The majority of 3- to- 17-year-olds have family television rules, one-half of school-age children (6-to-17 years old) participate in extracurricular activities and just over half of those under 12 have been in nonfamily child care, according to a report released today by the Commerce Department's Census Bureau.
"This is the first time the Census Bureau has looked at how kids are spending their days," said Jason Fields, one of the authors of A Child's Day: Home, School and Play, which is based on 1994 data. "Decisions that families make about their children's daily activities are important, since many will affect their children's success over time."
(The data should not be confused with Census 2000 results, which will be released over the next three years.)

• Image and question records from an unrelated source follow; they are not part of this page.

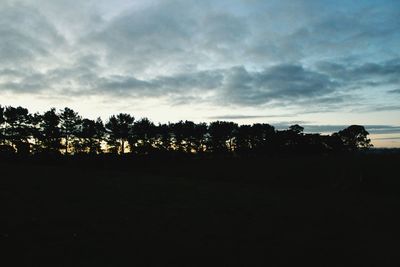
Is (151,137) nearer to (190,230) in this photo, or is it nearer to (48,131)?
(48,131)

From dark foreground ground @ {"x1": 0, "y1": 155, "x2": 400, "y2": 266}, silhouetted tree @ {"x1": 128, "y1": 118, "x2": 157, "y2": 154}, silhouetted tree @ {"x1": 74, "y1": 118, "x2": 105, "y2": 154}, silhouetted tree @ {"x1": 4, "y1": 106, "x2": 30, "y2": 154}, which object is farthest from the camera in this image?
silhouetted tree @ {"x1": 128, "y1": 118, "x2": 157, "y2": 154}

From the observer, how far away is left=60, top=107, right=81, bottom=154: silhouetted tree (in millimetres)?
78750

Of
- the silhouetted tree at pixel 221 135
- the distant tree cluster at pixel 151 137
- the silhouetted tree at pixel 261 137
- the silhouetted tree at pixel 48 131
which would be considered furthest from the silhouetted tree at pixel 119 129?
the silhouetted tree at pixel 261 137

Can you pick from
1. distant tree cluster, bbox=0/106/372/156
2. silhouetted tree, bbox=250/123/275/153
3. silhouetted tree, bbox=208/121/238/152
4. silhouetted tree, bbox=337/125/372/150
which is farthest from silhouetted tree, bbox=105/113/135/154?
silhouetted tree, bbox=337/125/372/150

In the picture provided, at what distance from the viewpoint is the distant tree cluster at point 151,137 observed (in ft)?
242

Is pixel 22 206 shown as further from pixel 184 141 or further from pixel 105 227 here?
pixel 184 141

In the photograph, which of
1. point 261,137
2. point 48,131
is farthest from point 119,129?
point 261,137

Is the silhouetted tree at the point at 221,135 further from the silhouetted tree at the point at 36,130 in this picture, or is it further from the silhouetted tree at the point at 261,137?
the silhouetted tree at the point at 36,130

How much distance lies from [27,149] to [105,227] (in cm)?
6152

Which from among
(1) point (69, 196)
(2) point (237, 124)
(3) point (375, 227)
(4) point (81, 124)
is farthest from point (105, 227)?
(2) point (237, 124)

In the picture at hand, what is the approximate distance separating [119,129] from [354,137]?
11645 cm

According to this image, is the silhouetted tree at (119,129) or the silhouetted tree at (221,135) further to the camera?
the silhouetted tree at (221,135)

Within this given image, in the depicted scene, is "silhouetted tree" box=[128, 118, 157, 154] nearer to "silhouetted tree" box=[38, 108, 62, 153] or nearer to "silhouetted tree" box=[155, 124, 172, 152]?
"silhouetted tree" box=[155, 124, 172, 152]

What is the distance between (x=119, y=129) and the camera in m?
88.3
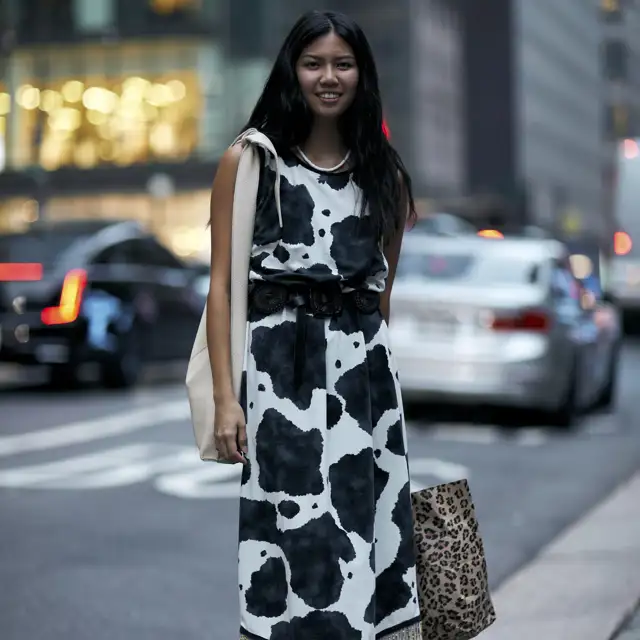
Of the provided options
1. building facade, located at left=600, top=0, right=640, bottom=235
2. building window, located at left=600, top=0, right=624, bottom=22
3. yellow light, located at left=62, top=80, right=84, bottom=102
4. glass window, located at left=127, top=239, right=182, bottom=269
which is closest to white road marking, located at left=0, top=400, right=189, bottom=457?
glass window, located at left=127, top=239, right=182, bottom=269

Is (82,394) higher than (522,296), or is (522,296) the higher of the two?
(522,296)

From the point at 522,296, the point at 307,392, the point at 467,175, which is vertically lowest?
the point at 467,175

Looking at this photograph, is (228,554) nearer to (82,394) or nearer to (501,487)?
(501,487)

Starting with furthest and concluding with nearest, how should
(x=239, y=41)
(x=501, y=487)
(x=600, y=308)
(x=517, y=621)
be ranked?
1. (x=239, y=41)
2. (x=600, y=308)
3. (x=501, y=487)
4. (x=517, y=621)

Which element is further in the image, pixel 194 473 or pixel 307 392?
pixel 194 473

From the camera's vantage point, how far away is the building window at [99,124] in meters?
59.3

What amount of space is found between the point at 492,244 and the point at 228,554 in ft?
20.8

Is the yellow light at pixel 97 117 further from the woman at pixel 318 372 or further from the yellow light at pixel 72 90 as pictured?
the woman at pixel 318 372

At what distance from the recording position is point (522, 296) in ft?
39.0

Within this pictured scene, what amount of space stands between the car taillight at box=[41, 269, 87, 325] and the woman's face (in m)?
10.6

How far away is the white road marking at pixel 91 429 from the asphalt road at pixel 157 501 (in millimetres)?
15

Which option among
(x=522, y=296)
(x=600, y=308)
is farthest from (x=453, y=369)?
(x=600, y=308)

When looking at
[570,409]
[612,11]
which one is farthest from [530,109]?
[570,409]

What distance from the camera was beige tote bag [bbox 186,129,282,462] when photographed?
12.2 feet
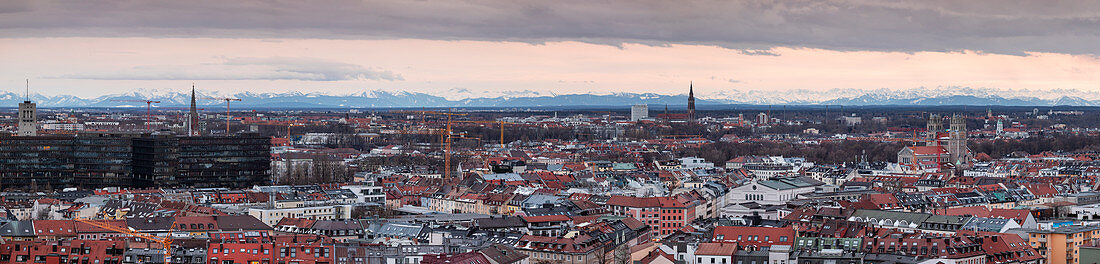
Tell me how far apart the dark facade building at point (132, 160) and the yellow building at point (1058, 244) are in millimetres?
65138

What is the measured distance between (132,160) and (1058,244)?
72647 millimetres

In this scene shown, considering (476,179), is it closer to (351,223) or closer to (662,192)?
(662,192)

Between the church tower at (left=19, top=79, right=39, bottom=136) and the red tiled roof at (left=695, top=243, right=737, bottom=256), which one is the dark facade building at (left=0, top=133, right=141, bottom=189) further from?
the red tiled roof at (left=695, top=243, right=737, bottom=256)

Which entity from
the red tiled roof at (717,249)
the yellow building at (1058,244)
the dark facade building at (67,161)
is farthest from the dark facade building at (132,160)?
the yellow building at (1058,244)

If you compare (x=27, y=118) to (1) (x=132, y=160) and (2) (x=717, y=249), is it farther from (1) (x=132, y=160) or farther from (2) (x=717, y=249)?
(2) (x=717, y=249)

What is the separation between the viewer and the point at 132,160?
119938mm

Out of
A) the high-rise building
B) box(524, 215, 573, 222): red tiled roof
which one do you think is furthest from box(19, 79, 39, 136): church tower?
box(524, 215, 573, 222): red tiled roof

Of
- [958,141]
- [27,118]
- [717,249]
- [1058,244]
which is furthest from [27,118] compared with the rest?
[1058,244]

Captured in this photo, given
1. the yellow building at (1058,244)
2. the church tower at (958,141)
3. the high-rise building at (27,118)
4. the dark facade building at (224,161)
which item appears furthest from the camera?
the church tower at (958,141)

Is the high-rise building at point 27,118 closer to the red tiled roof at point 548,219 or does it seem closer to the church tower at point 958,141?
the red tiled roof at point 548,219

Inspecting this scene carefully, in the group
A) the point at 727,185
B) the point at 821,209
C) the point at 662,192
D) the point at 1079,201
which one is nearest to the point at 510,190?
the point at 662,192

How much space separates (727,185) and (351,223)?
46835 mm

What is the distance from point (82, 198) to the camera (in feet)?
318

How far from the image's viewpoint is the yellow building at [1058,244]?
69.7m
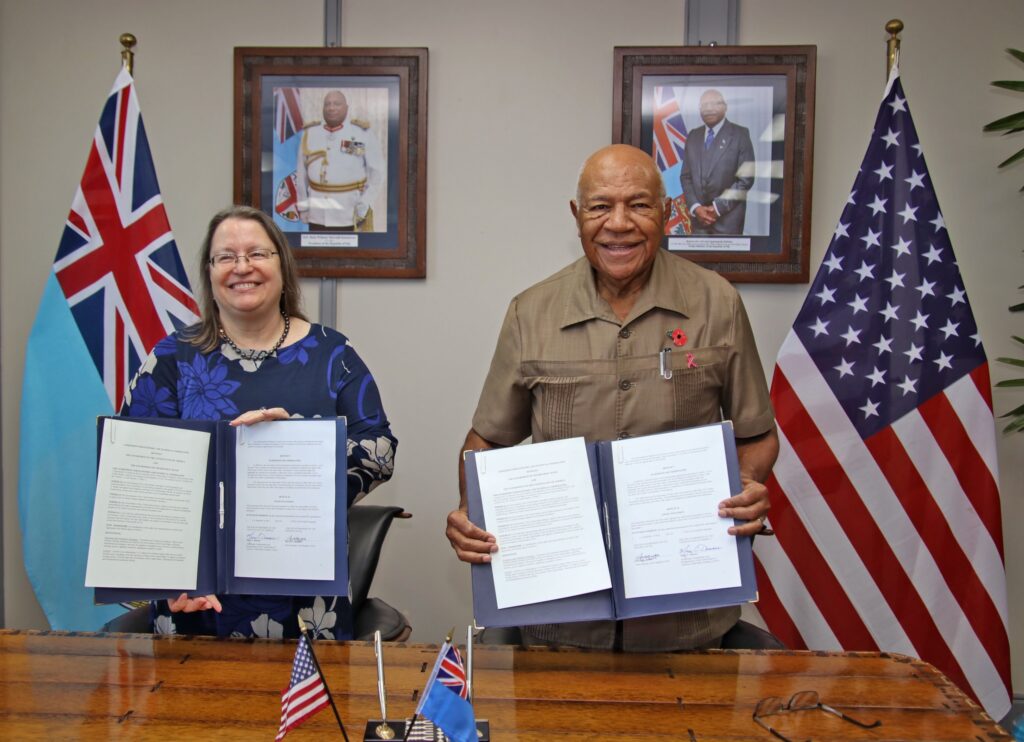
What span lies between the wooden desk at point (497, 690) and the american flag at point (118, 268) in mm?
1480

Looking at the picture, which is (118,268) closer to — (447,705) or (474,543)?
(474,543)

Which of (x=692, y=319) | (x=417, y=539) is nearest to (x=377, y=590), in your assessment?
(x=417, y=539)

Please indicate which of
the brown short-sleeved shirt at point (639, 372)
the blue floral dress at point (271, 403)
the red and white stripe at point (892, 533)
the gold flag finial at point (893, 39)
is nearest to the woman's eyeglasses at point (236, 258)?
the blue floral dress at point (271, 403)

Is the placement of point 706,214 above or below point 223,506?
above

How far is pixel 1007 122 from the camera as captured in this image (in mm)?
2793

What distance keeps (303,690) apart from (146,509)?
65 centimetres

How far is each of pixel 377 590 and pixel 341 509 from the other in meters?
1.65

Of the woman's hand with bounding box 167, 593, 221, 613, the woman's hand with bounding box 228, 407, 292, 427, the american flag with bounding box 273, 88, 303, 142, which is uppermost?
the american flag with bounding box 273, 88, 303, 142

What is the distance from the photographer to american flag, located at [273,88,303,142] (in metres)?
3.11

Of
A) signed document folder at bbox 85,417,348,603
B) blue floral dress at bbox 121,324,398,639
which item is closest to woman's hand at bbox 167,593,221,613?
signed document folder at bbox 85,417,348,603

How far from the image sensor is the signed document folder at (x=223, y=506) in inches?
64.9

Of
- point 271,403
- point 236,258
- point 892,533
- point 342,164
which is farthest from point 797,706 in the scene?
point 342,164

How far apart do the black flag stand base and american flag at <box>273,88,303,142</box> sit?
7.84 ft

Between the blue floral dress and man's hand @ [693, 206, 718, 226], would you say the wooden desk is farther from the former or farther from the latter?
man's hand @ [693, 206, 718, 226]
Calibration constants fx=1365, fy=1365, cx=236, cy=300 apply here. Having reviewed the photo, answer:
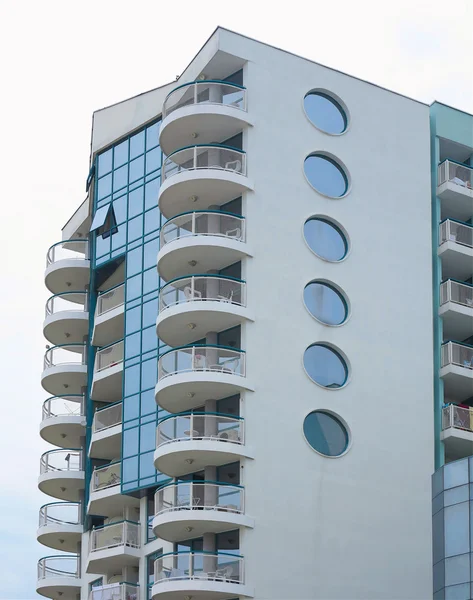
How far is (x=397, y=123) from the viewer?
53.9 m

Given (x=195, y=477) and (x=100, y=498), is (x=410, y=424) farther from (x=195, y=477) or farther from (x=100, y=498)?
(x=100, y=498)

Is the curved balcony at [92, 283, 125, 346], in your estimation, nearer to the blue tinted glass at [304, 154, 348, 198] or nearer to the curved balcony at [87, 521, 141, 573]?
the curved balcony at [87, 521, 141, 573]

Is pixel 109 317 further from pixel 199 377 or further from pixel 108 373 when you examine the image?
pixel 199 377

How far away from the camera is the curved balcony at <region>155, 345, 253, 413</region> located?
46.4 metres

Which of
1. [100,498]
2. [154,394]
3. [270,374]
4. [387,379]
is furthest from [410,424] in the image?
[100,498]

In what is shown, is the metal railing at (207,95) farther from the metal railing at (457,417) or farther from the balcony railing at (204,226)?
the metal railing at (457,417)

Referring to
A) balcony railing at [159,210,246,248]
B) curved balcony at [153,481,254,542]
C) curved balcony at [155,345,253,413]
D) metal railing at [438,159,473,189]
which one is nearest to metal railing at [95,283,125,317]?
balcony railing at [159,210,246,248]

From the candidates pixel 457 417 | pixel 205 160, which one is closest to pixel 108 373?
pixel 205 160

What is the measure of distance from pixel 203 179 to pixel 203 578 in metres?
14.0

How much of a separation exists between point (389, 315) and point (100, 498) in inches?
540

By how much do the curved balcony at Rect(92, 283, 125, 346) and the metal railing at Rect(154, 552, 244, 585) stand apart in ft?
41.0

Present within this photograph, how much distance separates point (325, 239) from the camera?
50531 millimetres

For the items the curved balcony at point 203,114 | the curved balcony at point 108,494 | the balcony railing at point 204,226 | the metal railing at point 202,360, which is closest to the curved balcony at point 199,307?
the metal railing at point 202,360

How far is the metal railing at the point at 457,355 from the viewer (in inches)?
2042
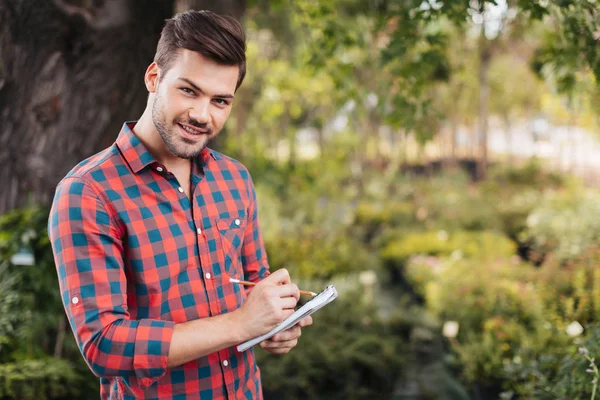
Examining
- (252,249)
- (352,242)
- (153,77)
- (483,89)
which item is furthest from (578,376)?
(483,89)

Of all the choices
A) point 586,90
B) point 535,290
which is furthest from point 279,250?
point 586,90

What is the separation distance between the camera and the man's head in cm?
129

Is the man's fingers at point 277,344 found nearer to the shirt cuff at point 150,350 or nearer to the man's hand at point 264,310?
the man's hand at point 264,310

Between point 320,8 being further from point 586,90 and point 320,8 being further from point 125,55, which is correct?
point 586,90

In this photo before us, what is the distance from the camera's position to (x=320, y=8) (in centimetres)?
350

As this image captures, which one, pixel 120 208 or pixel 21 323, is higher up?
pixel 120 208

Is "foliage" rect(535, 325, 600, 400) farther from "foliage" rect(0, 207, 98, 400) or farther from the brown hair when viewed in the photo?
"foliage" rect(0, 207, 98, 400)

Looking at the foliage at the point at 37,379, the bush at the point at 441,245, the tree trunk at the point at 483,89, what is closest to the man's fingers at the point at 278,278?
the foliage at the point at 37,379

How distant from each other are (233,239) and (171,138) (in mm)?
349

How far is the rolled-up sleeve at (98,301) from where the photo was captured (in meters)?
1.15

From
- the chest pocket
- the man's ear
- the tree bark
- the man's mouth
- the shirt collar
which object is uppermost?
the tree bark

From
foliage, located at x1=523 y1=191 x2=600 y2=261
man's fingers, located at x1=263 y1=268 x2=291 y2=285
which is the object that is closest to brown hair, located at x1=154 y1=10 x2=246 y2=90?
man's fingers, located at x1=263 y1=268 x2=291 y2=285

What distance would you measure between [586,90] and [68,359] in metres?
3.10

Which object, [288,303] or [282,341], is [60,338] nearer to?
[282,341]
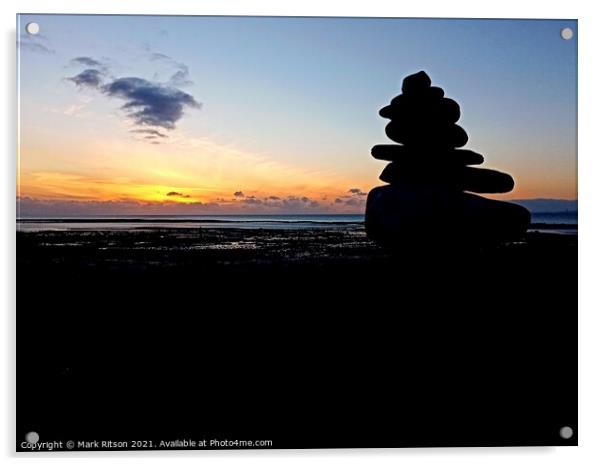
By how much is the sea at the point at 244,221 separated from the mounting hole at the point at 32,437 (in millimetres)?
625

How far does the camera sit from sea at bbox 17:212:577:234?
2242 millimetres

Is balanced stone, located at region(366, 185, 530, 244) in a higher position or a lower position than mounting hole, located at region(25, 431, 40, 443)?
higher

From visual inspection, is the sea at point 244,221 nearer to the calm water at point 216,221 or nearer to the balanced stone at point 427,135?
the calm water at point 216,221

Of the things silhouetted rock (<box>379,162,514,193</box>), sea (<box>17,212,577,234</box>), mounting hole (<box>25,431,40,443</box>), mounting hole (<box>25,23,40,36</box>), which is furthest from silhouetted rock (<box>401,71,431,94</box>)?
mounting hole (<box>25,431,40,443</box>)

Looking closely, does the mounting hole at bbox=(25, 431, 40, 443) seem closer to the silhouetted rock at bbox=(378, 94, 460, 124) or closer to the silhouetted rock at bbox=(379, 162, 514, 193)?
the silhouetted rock at bbox=(379, 162, 514, 193)

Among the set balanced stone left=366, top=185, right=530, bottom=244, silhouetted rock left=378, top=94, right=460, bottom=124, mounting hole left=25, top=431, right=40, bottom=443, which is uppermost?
silhouetted rock left=378, top=94, right=460, bottom=124

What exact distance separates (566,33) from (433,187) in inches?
25.4

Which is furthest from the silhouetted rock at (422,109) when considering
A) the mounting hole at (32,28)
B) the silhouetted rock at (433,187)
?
the mounting hole at (32,28)

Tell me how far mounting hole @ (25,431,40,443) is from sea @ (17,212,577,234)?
Answer: 63 centimetres

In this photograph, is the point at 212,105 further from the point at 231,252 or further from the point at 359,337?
the point at 359,337

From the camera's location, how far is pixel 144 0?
2.21 metres

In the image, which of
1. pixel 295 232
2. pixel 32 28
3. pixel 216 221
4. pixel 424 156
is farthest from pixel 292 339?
pixel 32 28

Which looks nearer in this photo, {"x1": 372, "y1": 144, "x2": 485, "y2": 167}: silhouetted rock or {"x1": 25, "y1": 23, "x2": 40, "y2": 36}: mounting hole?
{"x1": 25, "y1": 23, "x2": 40, "y2": 36}: mounting hole

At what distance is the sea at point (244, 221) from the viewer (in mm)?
2242
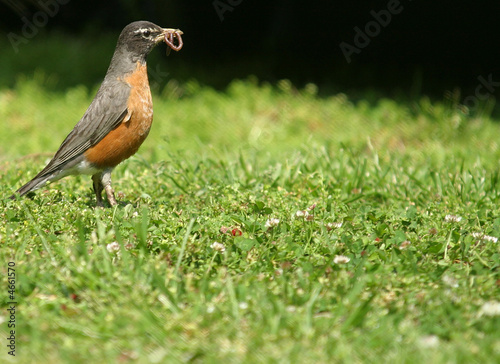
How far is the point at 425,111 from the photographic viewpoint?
27.9 ft

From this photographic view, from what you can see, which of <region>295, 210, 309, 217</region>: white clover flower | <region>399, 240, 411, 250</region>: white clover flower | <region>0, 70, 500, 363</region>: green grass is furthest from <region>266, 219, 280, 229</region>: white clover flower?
<region>399, 240, 411, 250</region>: white clover flower

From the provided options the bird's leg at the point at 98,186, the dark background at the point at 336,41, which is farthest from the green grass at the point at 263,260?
the dark background at the point at 336,41

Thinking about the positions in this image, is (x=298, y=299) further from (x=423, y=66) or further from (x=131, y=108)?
(x=423, y=66)

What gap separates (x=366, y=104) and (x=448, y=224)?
16.4 ft

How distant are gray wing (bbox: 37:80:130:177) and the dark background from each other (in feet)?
17.4

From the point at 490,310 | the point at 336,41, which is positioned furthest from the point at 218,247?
the point at 336,41

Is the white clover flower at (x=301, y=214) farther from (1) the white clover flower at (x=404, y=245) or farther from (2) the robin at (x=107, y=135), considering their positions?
(2) the robin at (x=107, y=135)

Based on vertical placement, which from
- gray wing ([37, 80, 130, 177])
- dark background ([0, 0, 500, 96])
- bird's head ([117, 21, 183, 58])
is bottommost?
dark background ([0, 0, 500, 96])

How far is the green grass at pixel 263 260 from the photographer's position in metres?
2.91

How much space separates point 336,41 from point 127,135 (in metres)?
7.64

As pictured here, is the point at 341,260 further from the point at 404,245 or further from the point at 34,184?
the point at 34,184

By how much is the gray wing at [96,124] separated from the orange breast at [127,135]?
4cm

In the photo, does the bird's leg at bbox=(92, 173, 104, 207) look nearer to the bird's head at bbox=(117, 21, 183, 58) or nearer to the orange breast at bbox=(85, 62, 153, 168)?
the orange breast at bbox=(85, 62, 153, 168)

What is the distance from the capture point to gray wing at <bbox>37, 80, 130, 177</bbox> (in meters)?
5.09
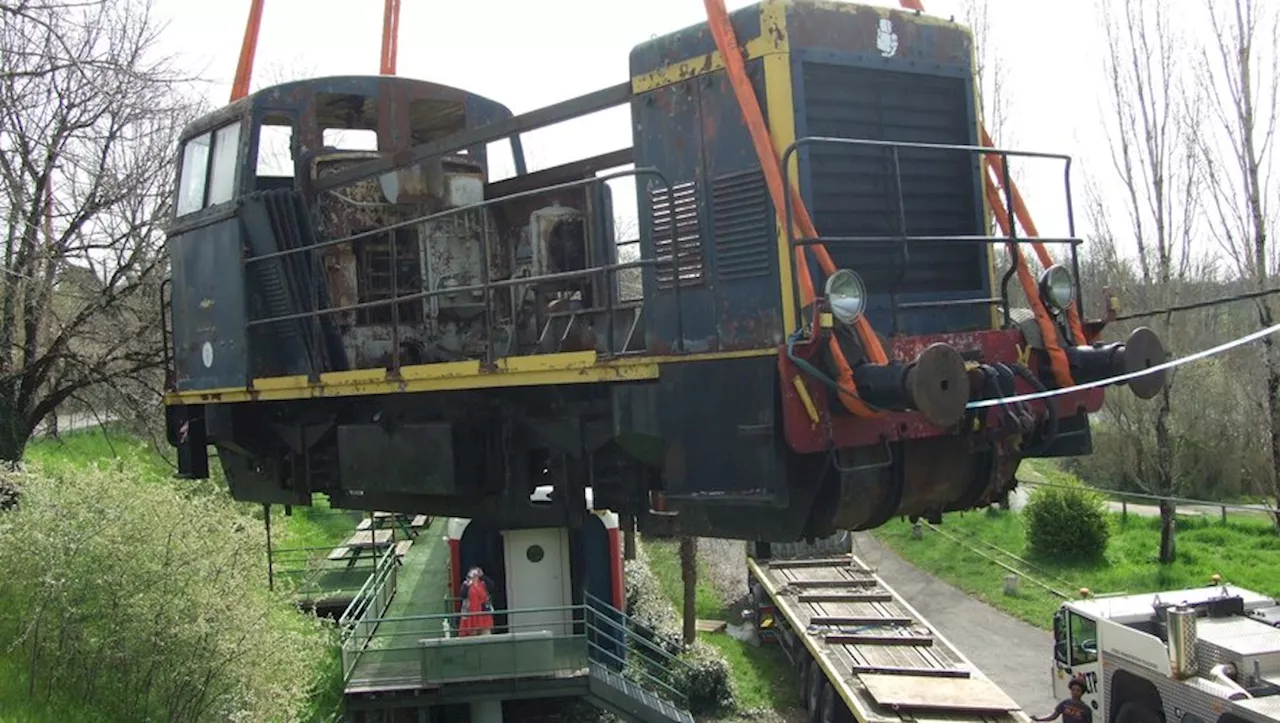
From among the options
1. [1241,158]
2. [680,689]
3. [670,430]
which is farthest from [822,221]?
[1241,158]

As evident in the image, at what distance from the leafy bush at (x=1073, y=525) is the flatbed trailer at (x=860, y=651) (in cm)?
439

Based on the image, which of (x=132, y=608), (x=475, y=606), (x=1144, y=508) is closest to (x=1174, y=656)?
(x=475, y=606)

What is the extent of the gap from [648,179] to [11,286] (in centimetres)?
1130

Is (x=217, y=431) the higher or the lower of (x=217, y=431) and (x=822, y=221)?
the lower

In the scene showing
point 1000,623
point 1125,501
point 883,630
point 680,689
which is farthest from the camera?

According to the report, 85 percent of 6- to- 11-year-olds have rules about the types of television programs they watch at home, 42 percent of children 12-to-17 years old participate in sports activities, 19 percent are enrolled in after-school lessons, and 65 percent of children ages 3 to 5 are currently in or have been in organized child care.
-- Children 6-to-11 years old are subject to more television rules than older children. While 60 percent of them have rules about the types of programs, numbers of hours and time of day they can watch, only 40 percent of children ages 12 to 17 have all three types of these rules.
-- About 75 percent of 12- to- 17-year-old children who participated in an extracurricular activity are on track academically (that is, in the grade at school expected for their age), compared with 60 percent of children in this age group who did not participate in such activities.
-- About 32 percent of children 3-to-5 years old started some type of non-parental child care by the time they were 3 months old, and nearly half (47 percent) had been in some type of regular child-care arrangement by their first birthday. On average, children younger than 3 years old spent 30 hours per week in their first child-care arrangement.
-- Nearly half of children 3-to-5 years old (47 percent) were read to seven or more times per week. About 9 percent of children in this age group were not read to at all in the week prior to the survey.
Data are from interviews conducted in late 1994 with parents in a sample of households selected in 1992 and 1993 as part of the Survey of Income and Program Participation. Statistics from surveys are subject to sampling and nonsampling errors.